◆ **Problem description**
Copy the entries below, swapping every "nearest" for "closest" and keeping everything else the same. Leave the pictures out of your copy.
==========
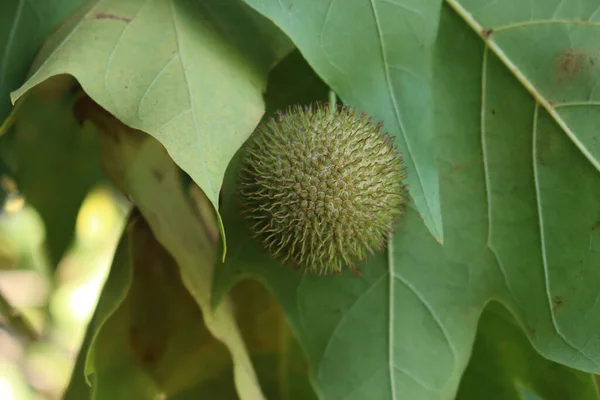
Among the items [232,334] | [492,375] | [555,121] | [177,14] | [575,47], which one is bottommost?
[232,334]

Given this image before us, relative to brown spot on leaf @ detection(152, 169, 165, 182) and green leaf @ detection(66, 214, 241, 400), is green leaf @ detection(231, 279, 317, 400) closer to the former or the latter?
green leaf @ detection(66, 214, 241, 400)

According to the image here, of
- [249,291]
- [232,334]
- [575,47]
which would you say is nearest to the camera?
[575,47]

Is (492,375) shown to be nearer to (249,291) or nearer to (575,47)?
(249,291)

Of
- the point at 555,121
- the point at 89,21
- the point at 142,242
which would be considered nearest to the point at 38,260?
the point at 142,242

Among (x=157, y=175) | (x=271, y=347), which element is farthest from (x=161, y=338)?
(x=157, y=175)

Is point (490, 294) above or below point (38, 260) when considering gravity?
above

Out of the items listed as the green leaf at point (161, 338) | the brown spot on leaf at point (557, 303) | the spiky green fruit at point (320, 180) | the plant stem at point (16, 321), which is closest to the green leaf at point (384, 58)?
the spiky green fruit at point (320, 180)

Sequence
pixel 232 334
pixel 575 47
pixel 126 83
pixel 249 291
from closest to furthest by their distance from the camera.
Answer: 1. pixel 126 83
2. pixel 575 47
3. pixel 232 334
4. pixel 249 291

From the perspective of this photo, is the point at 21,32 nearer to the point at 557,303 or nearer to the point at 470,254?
the point at 470,254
==========
◆ **Exercise output**
Among the items [232,334] | [492,375] | [555,121] | [177,14] | [575,47], which one is bottommost?
[232,334]

Given this image before us, relative to brown spot on leaf @ detection(152, 169, 165, 182) and green leaf @ detection(66, 214, 241, 400), is green leaf @ detection(231, 279, 317, 400) closer to the former or the latter?
green leaf @ detection(66, 214, 241, 400)

According to the image here, of
- [249,291]
- [232,334]
- [575,47]
which would you say is closest to the camera?
[575,47]

Is (492,375) shown to be nearer to (249,291) or nearer to (575,47)?
(249,291)

Of
- the point at 555,121
- the point at 89,21
- the point at 142,242
which would be considered closest to the point at 38,260?
the point at 142,242

Among (x=157, y=175) | (x=271, y=347), which element is farthest from (x=161, y=338)?
(x=157, y=175)

Is point (490, 294) above or below point (38, 260) when considering gravity?
above

Out of the items listed as the green leaf at point (161, 338) | the brown spot on leaf at point (557, 303) | the spiky green fruit at point (320, 180) | the plant stem at point (16, 321), which is closest to the green leaf at point (384, 58)?
the spiky green fruit at point (320, 180)

Sequence
pixel 232 334
pixel 575 47
pixel 126 83
pixel 249 291
from closest to furthest by their distance from the camera.
Answer: 1. pixel 126 83
2. pixel 575 47
3. pixel 232 334
4. pixel 249 291

From the perspective of this photo, is the point at 21,32 nearer to the point at 557,303 or nearer to the point at 470,254?
the point at 470,254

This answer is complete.